Smith Blank Page This blog is late. I don’t mean a couple days after deadline. No, I mean it’s-been-months-and-I-still-haven’t-found-a-topic-to-write-about late. I have so many emails sitting in my inbox kindly, and more recently, desperately, asking me if I have a blog written yet. And would I please, please, please write something?

This week, a biography of the New Yorker journalist, Joseph Mitchell hit bookstore shelves. A reporter who immersed himself in the mid-century streets of New York City to capture the eccentric of the everyday, Mitchell immortalized a city between modernism and what came before—gas lamps and saloons and the Depression.

What has captured the imaginations of most of his readers (and is the subject of the biography) is not his prolific profiling and immersive journalism, but the thirty years he wrote nothing.

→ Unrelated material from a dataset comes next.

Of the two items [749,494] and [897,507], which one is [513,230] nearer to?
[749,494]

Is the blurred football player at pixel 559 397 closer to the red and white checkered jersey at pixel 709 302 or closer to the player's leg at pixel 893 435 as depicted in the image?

For the final chapter of his career, Mitchell rode the elevator to the New Yorker headquarters. He sat in his office. He went to lunch. But his office was silent—no clicking typewriter keys, no shuffling of papers.

Several years ago, Anthony Marra stopped by Lemuria bookstore (and also my place of employ) to sign his novel, A Constellation of Vital Phenomena. He wore the same blue, button-up shirt he wore in the author photo. He was kind and asked as many questions about us as we did about him. In a quiet moment, before the storm of people came demanding his autograph and a witty answer to their questions, Tony and I talked about writing.

A graduate of the Iowa Writer’s Workshop, and a Stegner fellow at Stanford, Marra had done everything right. His debut novel was a smashing success and would go on to become a finalist for the National Book Award. We talked about his girlfriend who lived in New York City and the poetry she wrote. We talked about his Pushcart Prize, the short story that became the seed of his novel. And we talked about what he was working on next.

“Nothing,” he said. “I sit down to write, and all I can think about is what I have already written. It’s terrifying. What if this novel is the only story I have?”

Isn’t that what all creators fear—that what is behind us is also our last? “You are only as good as your last plate,” is the chef’s motto. But how many days, months, years can pass before you are no longer a chef, but instead someone who once cooked?

This week I found out that Anthony Marra’s next book releases in October. It might be a weak replication of his first, as second-novels tend to be, or it could be a step in a new direction. But that’s not what this is about. This is about trying and failing and trying again to write. Sometimes you succeed. Sometimes you are blinded by the blank page.

The first sentence is for someone else; prove to your audience, the critics, your high school class that you have something to say. The second, third, fourth, etc. are for you; to prove to yourself that you still have something to say.